AIDS vaccine is possible, Nobelist says

By Larry Bernard

A vaccine against the virus that causes AIDS is possible in the next decade but will require much research in several areas of biology, a leading AIDS and cancer research specialist and Nobel laureate said here Nov. 14.

"We will be able to make a vaccine. There is evidence that there is immunity," David Baltimore, molecular biologist at the Massachusetts Institute of Technology, told a packed audience in Law Auditorium, Schurman Hall. "We should focus as much money as we can on a vaccine."

Baltimore, who won the Nobel Prize in physiology or medicine in 1975 for discovering in 1970, simultaneously with Howard Temin, the enzyme reverse transcriptase, made his comments at the Ef Racker Lectureship in Biology and Medicine, sponsored by the Section of Biochemistry, Molecular and Cell Biology. His talk was titled "Can There Be a Vaccine Against AIDS?"

"When I was heading the National Academy [of Sciences] study 10 years ago, we said publicly it would be possible in five years, but most of us were thinking 10. Well here it is 10 years, and I would say it will take another 10 years," Baltimore said in response to a question, and added, "you can't predict a breakthrough; otherwise, it's not a breakthrough."

Baltimore, a member of the National Academy of Sciences and former president of Rockefeller University, said that there have been about a half-million cases of AIDS in the United States as of 1995 and 316,000 deaths. "This epidemic has built up, although the actual rate of increase has slowed since the early 1990s," he said.

The nature of the epidemic has changed as well, he noted. Although the greatest portion of infected people in this country are gay men, he said, intravenous drug users "are now a more serious problem than ever before. Heterosexual cases are increasing, and there is a growing problem of infection of children," he added. Also, the median age of AIDS patients who die from the disease in this country is 35.

"To me, this is the greatest tragedy, that so many people in the prime of life are dying," Baltimore said.

But there is a more compelling reason why a vaccine is needed, he said: "It's not because of AIDS in this country but because of a worldwide epidemic. The latest number I heard is that 23 million people worldwide are infected. The rates of increase are remarkable. We need all the resources we can get in vaccine development."

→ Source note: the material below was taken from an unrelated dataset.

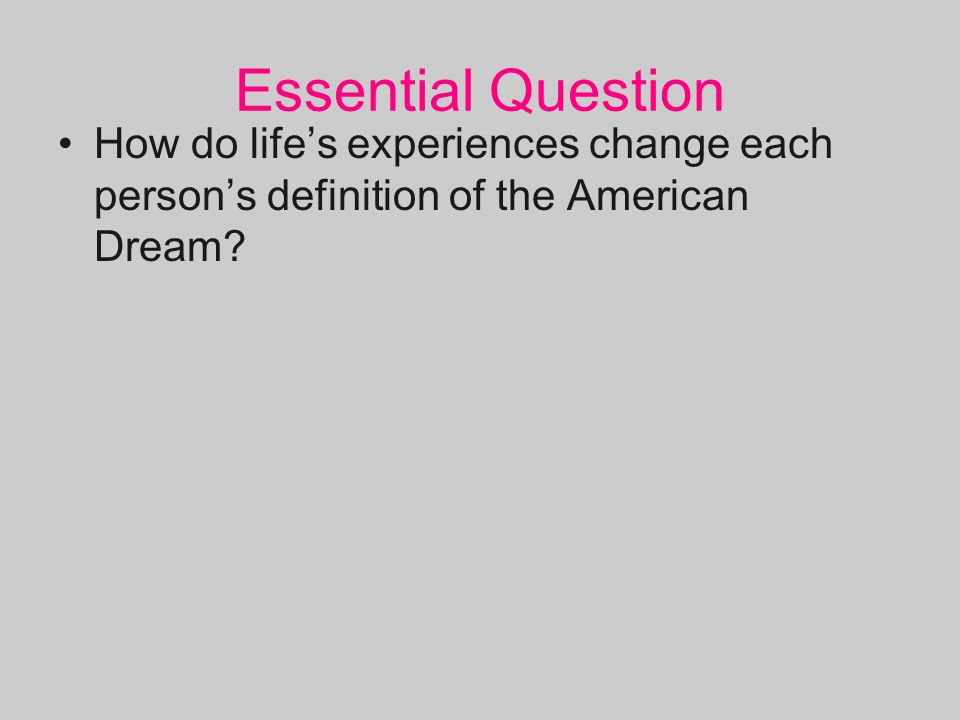 Essential Question

• How do life’s experiences change each person’s definition of the American Dream?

The molecular biologist, who helped found and was first director of the Whitehead Institute of Biomedical Research Center at MIT, said that this year has produced some exciting advances in AIDS research. A new drug therapy, based on protease inhibitors in combination with AZT and other drugs, has given new hope to AIDS patients, two of whom, Andrew Sullivan and David Sanford, wrote about their therapies recently in the New York Times and the Wall Street Journal, respectively, where they work. Protease is an enzyme that HIV -- the virus that causes AIDS -- needs to infect immune system cells.

But long-term drug therapy will be difficult, Baltimore said, because "the virus changes rapidly; it's toxic to cells, and it requires leading-edge drug design."

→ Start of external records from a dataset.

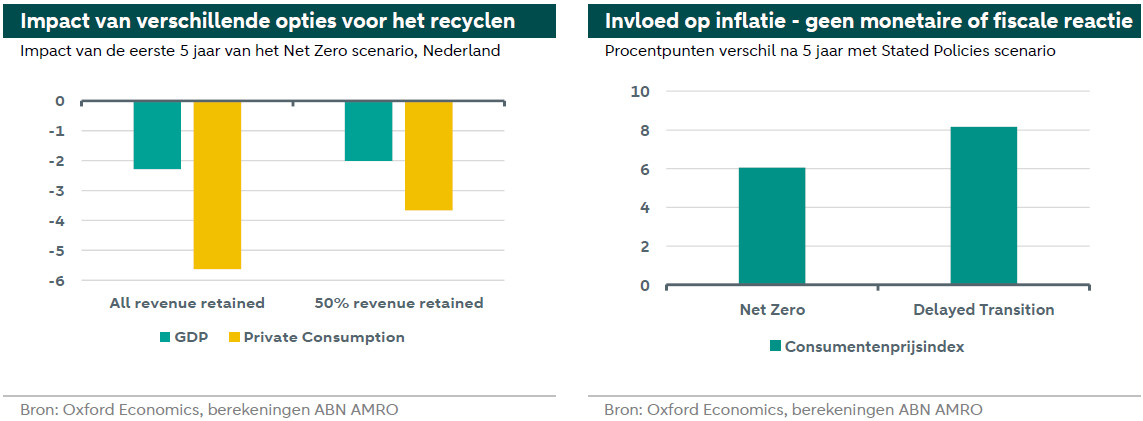 Impact van verschillende opties voor het recyclen

Impact van de eerste 5 jaar van het Net Zero scenario, Nederland

0
-1
-2
-3
-4
-5
-6

All revenue retained
50% revenue retained

GDP
Private Consumption

Bron: Oxford Economics, berekeningen ABN AMRO

Invloed op inflatie - geen monetaire of fiscale reactie

Procentpunten verschil na 5 jaar met Stated Policies scenario

10
8
6
4
2
0

Net Zero
Delayed Transition

Consumentenprijsindex

Bron: Oxford Economics, berekeningen ABN AMRO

Although it's good to see renewed optimism such as that displayed by Sullivan and Sanford, Baltimore said, it is too early to tell if this new regimen will work.

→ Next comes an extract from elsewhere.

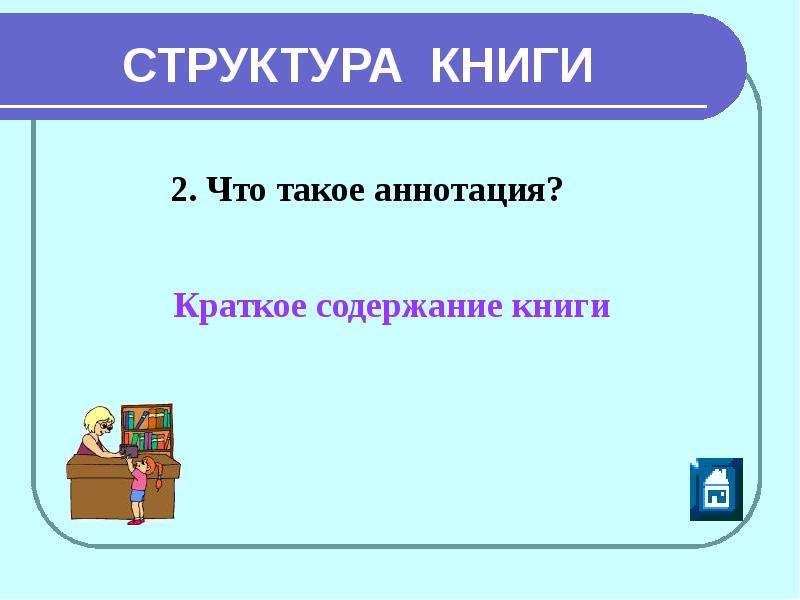 СТРУКТУРА КНИГИ

2. Что такое аннотация?

Краткое содержание книги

"Because these drugs are so new, we don't know for how long they can work and what possible side effects are and whether resistance will develop. We've got a long a way to go." But he said that the articles represent "a change in thinking about the epidemic."

Baltimore outlined why he thought a vaccine was possible, describing how antibiotics are useful only against bacteria. Vaccines are used against viruses. Live attenuated vaccines, such as those for polio and smallpox, don't work against HIV in humans, although they do for some non-human primates.

The virus does its lethal work by attaching to key cells in the body's immunity arsenal, lymphocytes known as CD4 cells. These cells are critical to the body's mounting an attack against the alien invader virus cells, but the CD4 cells are killed within 48 hours of infection. Attenuated vaccines use live cells of the virus itself; the immune system kicks in and inoculated people's bodies mount a successful attack, preventing future infection. But that does not work with HIV, in part because the body never has a chance to mount an attack.

In addition to the combination drug therapies, among other major advances this year, Baltimore said, is that "we've learned that the viruses are continually multiplying," even though it takes about 10 years from the time of infection for the disease to occur. Also, "the amount of virus in a patient's blood is a good predictor of disease progression, and it takes two receptors for the virus to get into the cell. We've learned that just in the last six months."

But Baltimore said he believes a vaccine for humans is possible because there is evidence from infected people that immunity does exist. In 5 percent of the infected population, CD4 cells never decrease.

"Sex workers [male and female prostitutes] primarily in Africa have repeated, multiple exposures yet remain uninfected," he said. "Infected people rarely show signs of super-infection," that is, infections that worsen with repeated exposures, "and there is some protection against HIV1 in HIV2-infected people."

Also there is evidence, he said, that there is some "set point," a level at which the virus remains in the bloodstream without causing the disease.

The Ef Racker Lectureship is named for Efraim Racker, the late Albert Einstein Professor of Biochemistry and chair of the Section of Biochemistry at Cornell.